_Document excerpt_

========================================================================

# Cycling question



## doulos668 (Jul 24, 2015)

How long after a water change do you wait to check ammonia?

Cycling with fish and ammolock. Off the charts ammonia spike. Did a 20% change and found no difference in the ammonia. Then I did a 50% change, no changes. I waited about 12 hours and found it to be around 5-6ppm. 

So I am wondering how long to wait to test. I am using API Master test kit. Thanks

Sent from my SM-G900V using Tapatalk


----------



## lohachata (Jan 27, 2006)

what size tank and what fish ?
i am probably the wrong person to answer this since i don't test my tanks or use chemicals to alter things..we only use Chloram X to dechlorinate when doing major water changes or setting up a new tank..
using ammo lock will reduce ammonia levels , but only for a short time , that will be followed by an ammonia spike..using it will impede the cycle process..i would allow the tank to cycle naturally .......
pay less attention to your chemistry set and more attention to the fish...they will let you know if they are in trouble..


----------



## Elliott225 (Jan 9, 2014)

I have noticed when the ammonia goes off the scale, as long as there is no excess food rotting on the tank bottom or dead fish, the cycle is close to finishing. Watch the fish and notice if they are laboring for oxygen. Try adding an air stone to churn the water and help with the gas exchange.


----------



## doulos668 (Jul 24, 2015)

I hate air stones but I may end up going that route.

Sent from my SM-G900V using Tapatalk


----------



## mousey (Jan 18, 2005)

there used to be charts on the internet that showed how the cycle proceeds from a chemistry point of view. About day 10 the ammonia peaks and then drops to normal and at that time the nitrites start to rise. When they peak and suddenly drop of you have nitrates which are then reduced by water changes.
I have usually cycled with ammo lock or prime. Each will last about 24-48 hours effectiveness in the tank then you do a 25 % water change and dose the prime or ammolock again. I think the info is in the small print on the back of the bottle.
A bubbler is a good idea as the chemicals reduce O2 levels in the tank.

In contrast to loha I have not found that the chemicals impede the cycling process.
If you are really paranoid about cycling and don't have any old filter media available you can use Stability . Have tried this from a cold start with plants in the tank and it has worked well.

I often will squeeze an old filter into the water or seed the new filter with a bit of filter floss from an established tank. I also get a piece of house plant -vine type- and insert into the tank and throw some hornwort in too. I like to cover all my bases and get thru the cycle in as fast as possible. 

I enjoy testing the water and seeing how it does. Have never lost any fish through cycles but I don't add a heavy bio load either. Have used bettas to do it with no problems.

========================================================================

_Material shown_
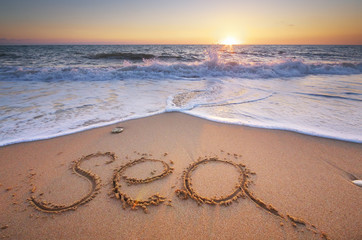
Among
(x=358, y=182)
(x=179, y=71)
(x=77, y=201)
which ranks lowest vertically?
(x=77, y=201)

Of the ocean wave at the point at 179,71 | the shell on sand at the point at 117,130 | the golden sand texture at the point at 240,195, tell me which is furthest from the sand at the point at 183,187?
the ocean wave at the point at 179,71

========================================================================

_Problem statement_
Can you continue the forum thread about cycling a fish tank, starting right after its last sentence? The records come from a separate, unrelated source.

_Answer_
The warmer the tank the faster the cycle within limits. Be aware that the warmer the tank the less o2 the water holds so you would be back to a bubbler again!


----------



## Elliott225 (Jan 9, 2014)

Another thought to help with the gas exchange, a power head or a hang on tank filter. As long as you are causing the water surface to agitate, you are getting aeration.


----------



## emc7 (Jul 23, 2005)

The numbers shouldn't take long to respond to water change, just enough time to mix the water well. If your filters move 6 x the gallons of water in the tank per hour, 10 minutes should be enough for a 50% water change to show a 50% drop in ammonia concentration. 

If you don't see a drop, than likely ammonia was twice the highest number on the chart or more. Do another water change, maybe 70% this time. If the levels drop more slowly than that, it likely because of the tank cycling, plants or ammo-carb. 

I do like Hornwort (ammonia and nitrite eater) and Prime ("detoxifes ammonia") during cycling. It also doesn't hurt to seed once or twice a week with old media or a product like Stability.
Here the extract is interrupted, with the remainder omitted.